:: INFORMATION SHOWN ::

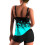 (M,Lake Blue)Tankini For Women Tummy Control 2 Piece Swimsuit 2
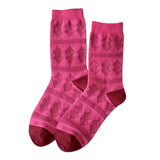 Boogzel Apparel Pink & Green Patterned Socks, view 3
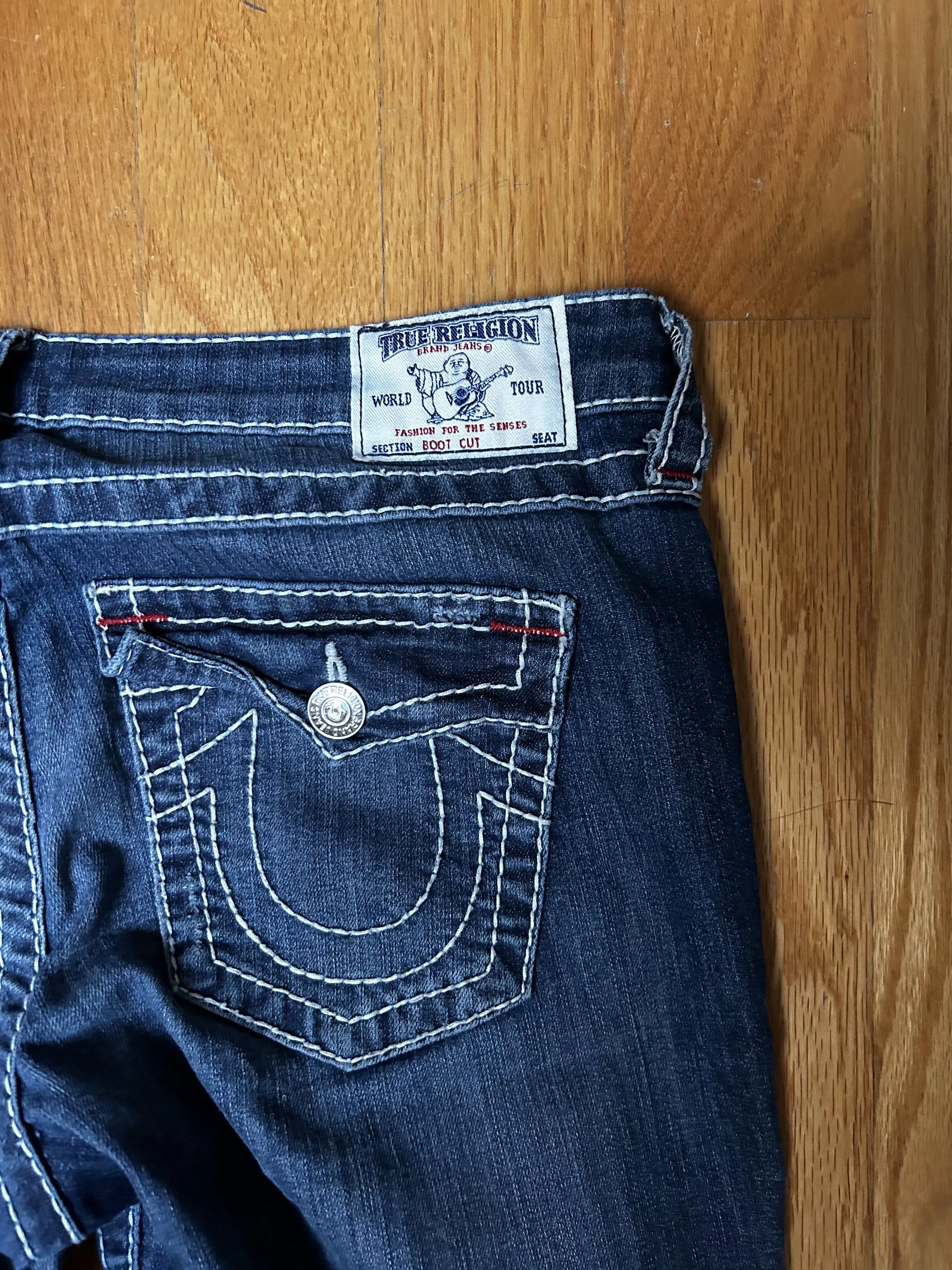 True Religion Jeans True Religion Low-Rise Flare Jean Blue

:::

### TASK DESCRIPTION:
Could the data be reproduced exactly, with the pictures omitted?

### ANSWER BOX:
 (M,Lake Blue)Tankini For Women Tummy Control 2 Piece Swimsuit 2
 Boogzel Apparel Pink & Green Patterned Socks, view 3
 True Religion Jeans True Religion Low-Rise Flare Jean Blue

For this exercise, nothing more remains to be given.